To determine an attack, Intrusion Detection System follows one of the two detection methods discussed as below:
Signature-Based Intrusion Detection System
A Signature-Based Intrusion Detection System checks the signatures or patterns of data packets, and compares them against the well-known network attack patterns that are stored in its database. As the pattern matches to any one of the patterns, the Signature-Based Intrusion Detection System generates a report and sends it to administrators via email, SMS or any other communication medium. A Signature-Based IDS is also referred to as Knowledge-based IDS.
Anomaly-Based Intrusion Detection System
An Anomaly-Based Intrusion Detection System monitors the network traffic, and compares it against the security baseline established by administrators. The security baseline defines the criteria such as used bandwidth, protocols, ports, and the types of devices that can be connected to each-other. If the network traffic is detected anomalous or different from the criteria defined in the baseline, Anomaly-Based Intrusion Detection System immediately alerts the administrators about the even. Administrators can then take appropriate action according to the type and severity of the breach or intrusion. An Anomaly-Based IDS is also known as Behavior-based IDS.
What are False Positives and Negatives in Intrusion Detection System?
False Positive – A false positive is a legitimate request that an IDS detects and considers it a spam or security threat. An alert that is sent to the administrators due to false positive is sometimes referred to as False Alarm.
False Negative – False negative takes place when an Intrusion Detection System fails to detect any malicious or suspicious activities on the network.
Intrusion Detection System vs. Firewall
There is a misconception that an Intrusion Detection System is a firewall. Although both IDS and firewall are network security appliances, they differ in their functionality and the approach they take to monitor the network traffic.
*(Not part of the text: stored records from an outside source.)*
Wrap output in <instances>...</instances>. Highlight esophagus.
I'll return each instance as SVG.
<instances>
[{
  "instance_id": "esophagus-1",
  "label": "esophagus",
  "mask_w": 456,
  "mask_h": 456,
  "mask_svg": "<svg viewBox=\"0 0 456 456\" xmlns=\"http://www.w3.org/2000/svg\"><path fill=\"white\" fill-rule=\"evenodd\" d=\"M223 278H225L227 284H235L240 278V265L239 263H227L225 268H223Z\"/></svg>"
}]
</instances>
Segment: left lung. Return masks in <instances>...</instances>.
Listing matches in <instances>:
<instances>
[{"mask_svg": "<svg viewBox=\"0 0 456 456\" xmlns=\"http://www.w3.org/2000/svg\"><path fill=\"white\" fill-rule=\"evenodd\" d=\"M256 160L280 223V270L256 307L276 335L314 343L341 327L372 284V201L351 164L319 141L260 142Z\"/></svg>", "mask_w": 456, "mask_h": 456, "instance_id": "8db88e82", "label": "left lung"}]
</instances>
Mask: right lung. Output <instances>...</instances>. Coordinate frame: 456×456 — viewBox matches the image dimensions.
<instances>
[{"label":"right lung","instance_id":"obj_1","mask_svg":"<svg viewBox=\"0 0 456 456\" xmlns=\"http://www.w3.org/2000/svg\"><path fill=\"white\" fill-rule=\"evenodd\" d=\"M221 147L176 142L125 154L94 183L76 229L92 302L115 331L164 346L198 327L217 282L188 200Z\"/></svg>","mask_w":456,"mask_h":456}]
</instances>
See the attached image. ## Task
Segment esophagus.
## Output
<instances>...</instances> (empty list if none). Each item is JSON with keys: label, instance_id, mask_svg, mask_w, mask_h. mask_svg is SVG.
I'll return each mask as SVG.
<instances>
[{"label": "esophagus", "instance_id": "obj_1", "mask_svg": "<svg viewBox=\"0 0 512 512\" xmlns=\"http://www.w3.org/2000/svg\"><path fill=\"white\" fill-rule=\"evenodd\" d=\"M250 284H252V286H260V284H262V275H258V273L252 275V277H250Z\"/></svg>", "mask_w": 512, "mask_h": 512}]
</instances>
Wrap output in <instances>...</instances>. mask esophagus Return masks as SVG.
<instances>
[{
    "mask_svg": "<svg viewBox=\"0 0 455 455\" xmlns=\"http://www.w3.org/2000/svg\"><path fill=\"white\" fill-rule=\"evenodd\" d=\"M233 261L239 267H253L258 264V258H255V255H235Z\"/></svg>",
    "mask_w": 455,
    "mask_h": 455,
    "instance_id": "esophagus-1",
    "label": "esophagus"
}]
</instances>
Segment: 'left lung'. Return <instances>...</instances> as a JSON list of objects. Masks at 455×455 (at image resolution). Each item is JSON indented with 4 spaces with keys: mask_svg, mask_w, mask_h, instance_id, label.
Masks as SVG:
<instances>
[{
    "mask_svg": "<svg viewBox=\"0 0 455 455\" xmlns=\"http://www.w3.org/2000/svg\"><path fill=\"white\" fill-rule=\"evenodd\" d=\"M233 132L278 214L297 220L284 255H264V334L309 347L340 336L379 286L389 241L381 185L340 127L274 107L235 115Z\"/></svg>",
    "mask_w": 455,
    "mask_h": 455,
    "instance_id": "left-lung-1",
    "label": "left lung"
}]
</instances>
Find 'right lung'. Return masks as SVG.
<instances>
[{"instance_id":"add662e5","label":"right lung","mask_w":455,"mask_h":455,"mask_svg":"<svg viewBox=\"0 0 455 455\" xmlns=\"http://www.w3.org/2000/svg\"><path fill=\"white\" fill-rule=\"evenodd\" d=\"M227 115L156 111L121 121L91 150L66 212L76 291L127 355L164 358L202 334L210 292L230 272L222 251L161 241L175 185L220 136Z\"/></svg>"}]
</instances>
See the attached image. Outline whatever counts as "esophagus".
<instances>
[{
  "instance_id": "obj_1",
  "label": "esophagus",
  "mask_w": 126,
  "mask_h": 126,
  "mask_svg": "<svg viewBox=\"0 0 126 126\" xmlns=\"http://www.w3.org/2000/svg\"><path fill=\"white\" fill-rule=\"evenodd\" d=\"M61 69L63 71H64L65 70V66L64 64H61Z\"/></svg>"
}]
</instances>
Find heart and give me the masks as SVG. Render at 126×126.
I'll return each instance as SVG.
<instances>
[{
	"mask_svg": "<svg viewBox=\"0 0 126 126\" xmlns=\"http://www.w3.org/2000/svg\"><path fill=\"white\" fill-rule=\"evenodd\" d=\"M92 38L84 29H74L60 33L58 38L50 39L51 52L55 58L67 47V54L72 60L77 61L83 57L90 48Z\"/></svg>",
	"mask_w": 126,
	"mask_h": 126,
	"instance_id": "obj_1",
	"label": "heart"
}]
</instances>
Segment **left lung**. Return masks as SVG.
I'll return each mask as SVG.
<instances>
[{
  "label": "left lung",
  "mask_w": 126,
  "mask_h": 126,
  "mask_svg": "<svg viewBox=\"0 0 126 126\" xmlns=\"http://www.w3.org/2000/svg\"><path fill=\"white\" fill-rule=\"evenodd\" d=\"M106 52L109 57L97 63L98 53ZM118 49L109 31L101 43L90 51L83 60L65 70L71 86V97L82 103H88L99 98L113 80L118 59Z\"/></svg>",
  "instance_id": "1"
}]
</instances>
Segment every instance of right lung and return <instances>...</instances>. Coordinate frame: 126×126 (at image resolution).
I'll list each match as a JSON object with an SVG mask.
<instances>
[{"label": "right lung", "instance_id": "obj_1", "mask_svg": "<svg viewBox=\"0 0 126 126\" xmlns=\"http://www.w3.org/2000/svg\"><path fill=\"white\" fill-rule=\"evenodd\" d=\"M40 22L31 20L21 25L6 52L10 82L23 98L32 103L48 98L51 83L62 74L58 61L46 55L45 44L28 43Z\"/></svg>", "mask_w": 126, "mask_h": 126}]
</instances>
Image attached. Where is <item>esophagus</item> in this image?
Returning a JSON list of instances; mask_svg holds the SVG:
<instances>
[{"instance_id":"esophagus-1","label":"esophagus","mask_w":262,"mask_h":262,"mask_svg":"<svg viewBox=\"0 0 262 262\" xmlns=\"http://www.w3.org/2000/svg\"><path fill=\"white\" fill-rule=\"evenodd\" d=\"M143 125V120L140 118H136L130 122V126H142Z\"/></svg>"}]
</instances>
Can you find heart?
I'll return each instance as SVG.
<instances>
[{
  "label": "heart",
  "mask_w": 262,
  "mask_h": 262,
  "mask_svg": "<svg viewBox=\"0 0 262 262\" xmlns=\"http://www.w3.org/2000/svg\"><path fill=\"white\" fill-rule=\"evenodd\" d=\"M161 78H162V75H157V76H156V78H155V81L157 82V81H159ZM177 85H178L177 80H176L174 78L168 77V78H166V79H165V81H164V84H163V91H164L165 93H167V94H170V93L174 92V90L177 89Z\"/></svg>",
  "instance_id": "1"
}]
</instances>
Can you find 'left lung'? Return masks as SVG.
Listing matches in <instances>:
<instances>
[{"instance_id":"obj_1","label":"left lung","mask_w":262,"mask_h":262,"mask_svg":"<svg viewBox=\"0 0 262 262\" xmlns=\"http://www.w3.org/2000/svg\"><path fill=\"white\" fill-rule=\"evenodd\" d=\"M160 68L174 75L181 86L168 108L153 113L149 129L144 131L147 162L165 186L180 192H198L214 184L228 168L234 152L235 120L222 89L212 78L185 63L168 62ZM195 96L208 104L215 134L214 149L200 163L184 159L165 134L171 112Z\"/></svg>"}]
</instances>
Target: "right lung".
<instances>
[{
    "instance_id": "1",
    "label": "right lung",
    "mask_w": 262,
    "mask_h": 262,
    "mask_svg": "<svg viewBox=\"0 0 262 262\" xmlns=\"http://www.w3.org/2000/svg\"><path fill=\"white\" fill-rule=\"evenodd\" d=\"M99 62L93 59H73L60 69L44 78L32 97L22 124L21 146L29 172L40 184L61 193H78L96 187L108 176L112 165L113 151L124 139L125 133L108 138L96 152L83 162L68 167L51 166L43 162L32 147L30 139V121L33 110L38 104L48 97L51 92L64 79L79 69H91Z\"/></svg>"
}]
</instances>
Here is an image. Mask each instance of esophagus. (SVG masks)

An IDS monitors the inbound and outbound network traffic for potential security breaches, generates a log of the occurred event, and signals an alarm to administrators about the event. Administrators can then take appropriate action to resolve the issue.
A firewall, on the other hand, isolates the internal network from the external one, typically the Internet according to its default behavior. Administrators are then required to manually configure the firewall rules to allow or deny the network traffic on the basis of port numbers, protocols, source or destination IP address ranges, source or destination domains, etc.